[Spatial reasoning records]
-------------------------

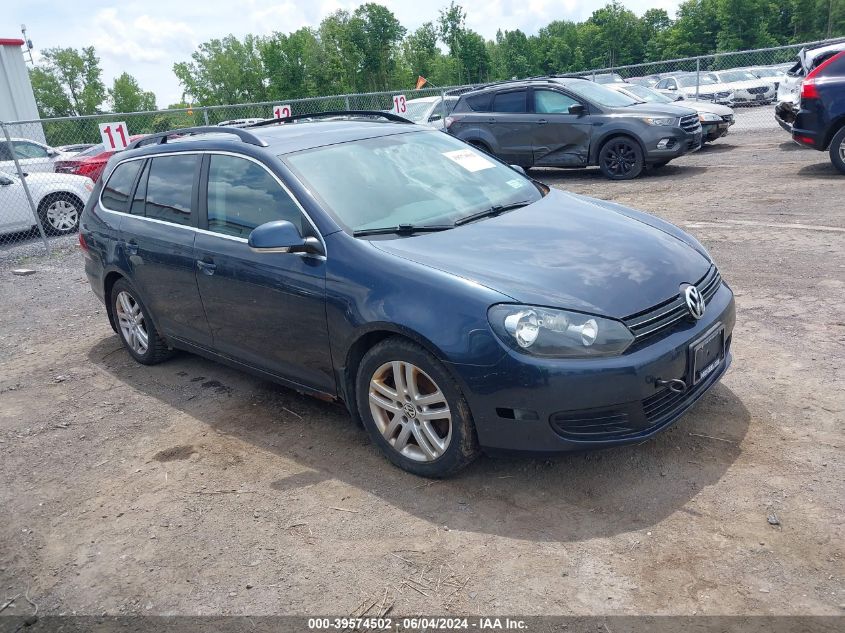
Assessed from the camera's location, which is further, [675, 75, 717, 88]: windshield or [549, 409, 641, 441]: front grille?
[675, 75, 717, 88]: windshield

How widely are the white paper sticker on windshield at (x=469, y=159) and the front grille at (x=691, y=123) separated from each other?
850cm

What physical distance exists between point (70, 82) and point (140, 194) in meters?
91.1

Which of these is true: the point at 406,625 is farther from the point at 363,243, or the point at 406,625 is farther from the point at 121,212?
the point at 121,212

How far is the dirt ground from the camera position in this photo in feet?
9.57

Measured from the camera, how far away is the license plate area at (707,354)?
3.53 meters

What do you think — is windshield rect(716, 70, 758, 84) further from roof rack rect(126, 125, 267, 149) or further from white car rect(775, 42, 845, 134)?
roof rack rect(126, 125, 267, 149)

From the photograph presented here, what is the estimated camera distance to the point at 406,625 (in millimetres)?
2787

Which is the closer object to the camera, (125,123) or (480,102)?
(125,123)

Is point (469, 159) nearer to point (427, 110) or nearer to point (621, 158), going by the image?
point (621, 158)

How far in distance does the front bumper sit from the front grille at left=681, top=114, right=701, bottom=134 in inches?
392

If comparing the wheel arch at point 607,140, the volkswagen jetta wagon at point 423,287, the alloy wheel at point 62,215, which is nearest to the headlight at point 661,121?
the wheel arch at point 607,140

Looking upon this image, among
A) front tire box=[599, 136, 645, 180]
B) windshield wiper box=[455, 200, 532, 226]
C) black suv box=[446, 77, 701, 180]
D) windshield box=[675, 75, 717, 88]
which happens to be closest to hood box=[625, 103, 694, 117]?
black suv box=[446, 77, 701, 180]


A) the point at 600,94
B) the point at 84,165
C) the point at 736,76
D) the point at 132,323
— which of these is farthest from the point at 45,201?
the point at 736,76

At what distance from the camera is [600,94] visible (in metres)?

-------------------------

Update all of the entries above by replacing every "image" with "photo" and leaving everything else unchanged, and leave the pictures out of your answer.

Assessed from the camera's location, which is further, [675, 75, 717, 88]: windshield or [549, 409, 641, 441]: front grille?
[675, 75, 717, 88]: windshield

How widely are the white paper sticker on windshield at (x=469, y=159) and the front grille at (x=691, y=123) separated from each other?
850cm

What physical distance exists between point (70, 82) and point (140, 194) in meters?
91.1

Which of these is true: the point at 406,625 is farther from the point at 363,243, or the point at 406,625 is farther from the point at 121,212?
the point at 121,212

How far is the dirt ground from the camera position in this photo in feet?
9.57

Measured from the camera, how far away is the license plate area at (707,354)?
3.53 meters

What do you think — is windshield rect(716, 70, 758, 84) further from roof rack rect(126, 125, 267, 149) or further from white car rect(775, 42, 845, 134)?
roof rack rect(126, 125, 267, 149)

From the photograph presented here, what is the estimated camera distance to the point at 406,625 (in millimetres)?
2787

Which is the closer object to the camera, (125,123) or (480,102)?
(125,123)

Is point (469, 159) nearer to point (427, 110) or nearer to point (621, 158), going by the photo?
point (621, 158)

How far in distance does the front bumper sit from the front grille at left=681, top=114, right=701, bottom=134 in inches?
392

If comparing the wheel arch at point 607,140, the volkswagen jetta wagon at point 423,287, the alloy wheel at point 62,215, which is nearest to the headlight at point 661,121?
the wheel arch at point 607,140

Looking upon this photo, among
A) front tire box=[599, 136, 645, 180]
B) windshield wiper box=[455, 200, 532, 226]
C) black suv box=[446, 77, 701, 180]
D) windshield box=[675, 75, 717, 88]
which happens to be closest to hood box=[625, 103, 694, 117]?
black suv box=[446, 77, 701, 180]


A) the point at 600,94
B) the point at 84,165
C) the point at 736,76
D) the point at 132,323
— which of these is farthest from the point at 45,201?
the point at 736,76

At what distance from the camera is [600,94] visible (in metres)?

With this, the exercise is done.